Category Archives: Washington DC

Alphabet Soup Challenge: G is for Gems

In the summer of 2009, Hubs and I took our two kids on a trip to Washington, DC.

In my mind, it was the best family trip we ever took. I think it had to do with the timing. Our eldest was about to begin her senior year of high school. Her sibling was a year behind her. It was a “seize this moment” kind of attitude we all bought into it which led it to be a memorable and amazing experience.

Part of the planning of this trip was discussing what “one thing” each of us wanted to be sure to see while in our Nation’s capital. Eldest chose the Ford Theater where President Lincoln was shot. The other kid chose the Shakespeare museum. If I recall correctly, Hubs chose Arlington Cemetery. I’m pretty sure I went generic, choosing the Smithsonian (not necessarily one specific museum there, because they are all fantastic).

Something that unexpectedly struck me while touring the Smithsonian Museum of National History was how in absolute awe the kids and I were of the Gems Gallery. Unlike Bonnie (my mom), I’ve never really been the kind of woman who felt a great need to have dazzling rocks adorning my fingers, neck, or ears. Sure, I love jewelry, but honestly I’m good with the costume variety.

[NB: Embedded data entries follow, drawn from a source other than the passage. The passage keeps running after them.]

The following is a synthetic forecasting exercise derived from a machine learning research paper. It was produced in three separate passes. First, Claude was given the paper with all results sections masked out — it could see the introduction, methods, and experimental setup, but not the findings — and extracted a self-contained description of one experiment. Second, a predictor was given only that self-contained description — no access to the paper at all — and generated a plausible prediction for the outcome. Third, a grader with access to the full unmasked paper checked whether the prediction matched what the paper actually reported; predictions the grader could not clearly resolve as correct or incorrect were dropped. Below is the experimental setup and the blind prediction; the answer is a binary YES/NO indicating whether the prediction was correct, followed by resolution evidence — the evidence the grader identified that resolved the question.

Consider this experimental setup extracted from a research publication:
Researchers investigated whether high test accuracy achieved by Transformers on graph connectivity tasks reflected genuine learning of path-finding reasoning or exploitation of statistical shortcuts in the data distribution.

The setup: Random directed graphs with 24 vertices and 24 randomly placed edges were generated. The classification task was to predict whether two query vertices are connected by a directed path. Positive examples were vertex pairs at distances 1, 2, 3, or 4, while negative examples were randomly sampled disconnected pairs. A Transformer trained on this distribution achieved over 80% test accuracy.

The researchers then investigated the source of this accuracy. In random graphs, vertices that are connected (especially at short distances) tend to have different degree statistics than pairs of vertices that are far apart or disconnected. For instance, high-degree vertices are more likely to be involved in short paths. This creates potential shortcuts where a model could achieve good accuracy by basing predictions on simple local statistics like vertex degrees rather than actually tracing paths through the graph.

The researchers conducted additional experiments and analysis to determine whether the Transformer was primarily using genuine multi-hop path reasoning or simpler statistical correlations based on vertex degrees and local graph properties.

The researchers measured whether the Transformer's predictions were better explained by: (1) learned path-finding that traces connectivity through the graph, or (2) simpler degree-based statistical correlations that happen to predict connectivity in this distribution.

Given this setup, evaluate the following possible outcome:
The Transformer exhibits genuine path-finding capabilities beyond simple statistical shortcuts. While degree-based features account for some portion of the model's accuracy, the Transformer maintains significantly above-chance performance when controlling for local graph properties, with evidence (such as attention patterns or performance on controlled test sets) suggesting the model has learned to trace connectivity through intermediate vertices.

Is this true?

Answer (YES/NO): NO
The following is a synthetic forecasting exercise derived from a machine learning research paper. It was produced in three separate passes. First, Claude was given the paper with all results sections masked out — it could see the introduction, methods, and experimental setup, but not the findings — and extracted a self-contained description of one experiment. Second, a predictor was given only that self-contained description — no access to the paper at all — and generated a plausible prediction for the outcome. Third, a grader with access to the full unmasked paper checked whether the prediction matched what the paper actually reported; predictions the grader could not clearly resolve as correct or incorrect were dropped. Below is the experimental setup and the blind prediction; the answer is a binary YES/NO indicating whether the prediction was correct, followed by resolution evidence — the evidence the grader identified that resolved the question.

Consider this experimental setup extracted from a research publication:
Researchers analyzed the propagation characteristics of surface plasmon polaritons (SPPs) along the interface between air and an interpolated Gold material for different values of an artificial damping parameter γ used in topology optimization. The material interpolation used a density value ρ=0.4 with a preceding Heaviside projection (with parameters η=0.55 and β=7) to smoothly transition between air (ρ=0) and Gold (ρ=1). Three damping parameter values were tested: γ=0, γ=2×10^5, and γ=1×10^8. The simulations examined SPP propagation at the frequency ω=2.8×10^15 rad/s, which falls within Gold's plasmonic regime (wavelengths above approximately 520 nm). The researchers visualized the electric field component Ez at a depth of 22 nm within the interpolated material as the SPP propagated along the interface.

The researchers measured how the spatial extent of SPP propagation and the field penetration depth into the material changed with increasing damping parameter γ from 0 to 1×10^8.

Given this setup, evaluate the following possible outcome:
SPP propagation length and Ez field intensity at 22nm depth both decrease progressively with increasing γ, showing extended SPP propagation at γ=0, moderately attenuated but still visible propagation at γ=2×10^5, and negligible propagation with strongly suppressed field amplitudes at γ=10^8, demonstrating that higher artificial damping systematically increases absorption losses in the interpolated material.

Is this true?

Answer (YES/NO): NO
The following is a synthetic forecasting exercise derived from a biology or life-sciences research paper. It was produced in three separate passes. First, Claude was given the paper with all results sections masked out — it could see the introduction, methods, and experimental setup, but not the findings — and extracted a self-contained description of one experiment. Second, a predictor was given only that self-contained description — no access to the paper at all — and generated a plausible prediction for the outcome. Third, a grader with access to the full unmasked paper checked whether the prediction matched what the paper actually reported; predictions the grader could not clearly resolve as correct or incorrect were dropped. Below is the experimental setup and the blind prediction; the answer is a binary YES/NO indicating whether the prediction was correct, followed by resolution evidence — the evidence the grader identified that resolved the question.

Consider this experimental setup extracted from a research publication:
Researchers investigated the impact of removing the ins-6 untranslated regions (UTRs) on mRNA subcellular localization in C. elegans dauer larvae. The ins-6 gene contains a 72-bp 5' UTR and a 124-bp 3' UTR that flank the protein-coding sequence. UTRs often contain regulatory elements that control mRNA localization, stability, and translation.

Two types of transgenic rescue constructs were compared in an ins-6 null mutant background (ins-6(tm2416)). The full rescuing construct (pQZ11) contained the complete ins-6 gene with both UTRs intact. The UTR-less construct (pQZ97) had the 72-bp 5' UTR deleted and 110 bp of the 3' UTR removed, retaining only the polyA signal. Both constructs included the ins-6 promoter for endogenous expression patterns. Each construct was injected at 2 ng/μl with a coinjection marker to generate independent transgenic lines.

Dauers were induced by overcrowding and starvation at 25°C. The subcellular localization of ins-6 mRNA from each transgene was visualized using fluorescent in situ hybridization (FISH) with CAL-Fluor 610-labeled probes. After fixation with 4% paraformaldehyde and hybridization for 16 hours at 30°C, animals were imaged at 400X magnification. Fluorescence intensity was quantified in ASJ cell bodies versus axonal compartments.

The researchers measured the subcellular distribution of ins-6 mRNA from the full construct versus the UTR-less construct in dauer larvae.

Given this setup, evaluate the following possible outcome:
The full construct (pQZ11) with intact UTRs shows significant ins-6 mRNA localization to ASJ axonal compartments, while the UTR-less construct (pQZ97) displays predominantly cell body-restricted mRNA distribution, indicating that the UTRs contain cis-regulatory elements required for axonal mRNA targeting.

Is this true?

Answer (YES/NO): NO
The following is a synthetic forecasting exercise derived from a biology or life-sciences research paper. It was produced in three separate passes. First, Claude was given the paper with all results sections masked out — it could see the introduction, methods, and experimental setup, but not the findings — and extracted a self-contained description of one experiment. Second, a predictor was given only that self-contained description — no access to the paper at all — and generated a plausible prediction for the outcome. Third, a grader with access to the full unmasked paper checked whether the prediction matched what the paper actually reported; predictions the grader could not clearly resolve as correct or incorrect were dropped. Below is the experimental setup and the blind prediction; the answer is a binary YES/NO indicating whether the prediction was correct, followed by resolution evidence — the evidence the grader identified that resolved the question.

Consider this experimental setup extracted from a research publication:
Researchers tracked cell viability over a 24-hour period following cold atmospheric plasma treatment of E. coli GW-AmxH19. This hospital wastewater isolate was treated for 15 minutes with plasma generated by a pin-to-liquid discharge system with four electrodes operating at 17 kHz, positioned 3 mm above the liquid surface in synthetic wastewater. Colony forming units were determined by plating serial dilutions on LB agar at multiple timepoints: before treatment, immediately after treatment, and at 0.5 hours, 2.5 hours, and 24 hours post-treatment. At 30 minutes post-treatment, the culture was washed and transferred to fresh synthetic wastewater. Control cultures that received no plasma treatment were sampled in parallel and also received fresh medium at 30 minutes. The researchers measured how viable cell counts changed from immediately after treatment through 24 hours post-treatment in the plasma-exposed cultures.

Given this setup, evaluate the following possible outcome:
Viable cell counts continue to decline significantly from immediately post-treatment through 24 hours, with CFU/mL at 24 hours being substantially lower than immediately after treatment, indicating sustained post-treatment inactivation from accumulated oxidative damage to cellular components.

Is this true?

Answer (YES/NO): NO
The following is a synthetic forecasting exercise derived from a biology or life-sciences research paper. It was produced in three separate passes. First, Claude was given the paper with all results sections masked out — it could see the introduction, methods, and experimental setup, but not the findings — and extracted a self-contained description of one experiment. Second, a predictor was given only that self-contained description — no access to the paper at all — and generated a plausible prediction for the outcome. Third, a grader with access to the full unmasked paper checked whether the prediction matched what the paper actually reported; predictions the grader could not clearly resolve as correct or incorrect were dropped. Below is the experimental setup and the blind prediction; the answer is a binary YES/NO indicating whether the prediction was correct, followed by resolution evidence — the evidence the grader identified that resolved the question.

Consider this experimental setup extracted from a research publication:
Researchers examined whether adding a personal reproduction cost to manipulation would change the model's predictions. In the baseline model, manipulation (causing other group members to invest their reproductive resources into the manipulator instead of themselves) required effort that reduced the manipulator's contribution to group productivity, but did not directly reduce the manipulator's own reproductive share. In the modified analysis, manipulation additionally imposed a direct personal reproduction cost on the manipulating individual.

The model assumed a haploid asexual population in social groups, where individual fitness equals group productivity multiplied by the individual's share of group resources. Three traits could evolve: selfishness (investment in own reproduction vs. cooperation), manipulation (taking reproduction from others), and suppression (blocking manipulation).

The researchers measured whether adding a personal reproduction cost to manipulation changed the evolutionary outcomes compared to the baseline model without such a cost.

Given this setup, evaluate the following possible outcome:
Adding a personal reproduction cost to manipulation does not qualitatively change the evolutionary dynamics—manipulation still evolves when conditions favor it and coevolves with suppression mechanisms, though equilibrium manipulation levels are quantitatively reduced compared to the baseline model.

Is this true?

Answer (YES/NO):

I can just think of so many more wonderful things the money spent on fancy jewels could buy. And the experiences the money spent on fancy jewels could fund. The number of mouths it could feed. The amount of school supplies it could fund for under-privileged students. The number of shoes it could buy for the homeless.

We found ourselves gazing at these precious gemstones, “oohing and awing” all the while, deciding which ones we’d most like to wear if we could.

The Hope Diamond was my favorite. Stunning, shimmery deep blue and simply gorgeous.

As magnificent as these gems are, all of them together pale in comparison to all the other “Gems” in my life.

According to Merriam Webster, the “non jewel” definition of “gems” is: a highly prized or well beloved person.

For the purpose of this post, I’m going to expand on this definition : a “Gem” is a highly prized and well beloved female human who has, in no particular order, inspired me, loved me, liked me, taught me, cried with me, laughed with me, challenged me, accepted me, shared with me, and cared with me.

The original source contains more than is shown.